Question: formating for fineSTRUCTURE input
3.7 years ago
I would like to use fineSTRUCTURE to access the population structure of a bacterial species. Thus I will be inputting SNP data.

However, I don't understand how to create the 'phased' data format that fineSTRUCTURE requires. The fineSTRUCTURE manual lists multiple programmes to help with this phasing process, such as phase, beagle, shapeit, impute2 etc however, I don't know were to even start with these....

For example PHASE requires me to input my data in the following format...



P Position(1) Position(2) Position(NumberOfLoci) LocusType(1) LocusType(2) ... LocusType(NumberOfLoci) ID(1)

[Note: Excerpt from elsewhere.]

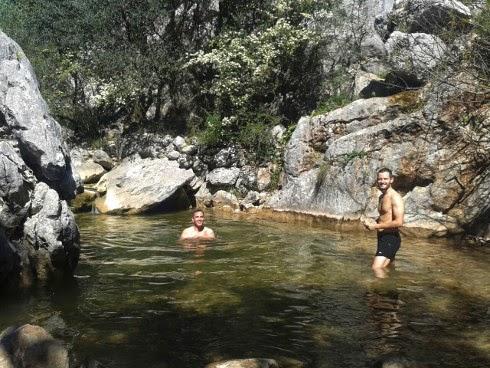 Baño en charca de arroyo ruta Salto del Cabrero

But how to I get this?!?!?!

As it stands I have the core genome alignment, the SNP alignment and a VCF of my data. How do I use these formats to phase my data?? Can anyone help to point me in the right direction??

Many many thanks!!!

written 3.7 years ago by natasha100
Hello. You need to use a program such as ShapeIT or IMPUTE2 to phase your VCF file. ShapeIT takes VCF files as input and will output a phased file format which you will need to convert to chrompainter format (these scripts and tools are provided on fineStructure website). In addition everything I am mentioning is explicitly written in the fineStructure manual in grave detail. You can utilize any other phasing software you desire but the ones I mentioned are recommended by fineStructure authors.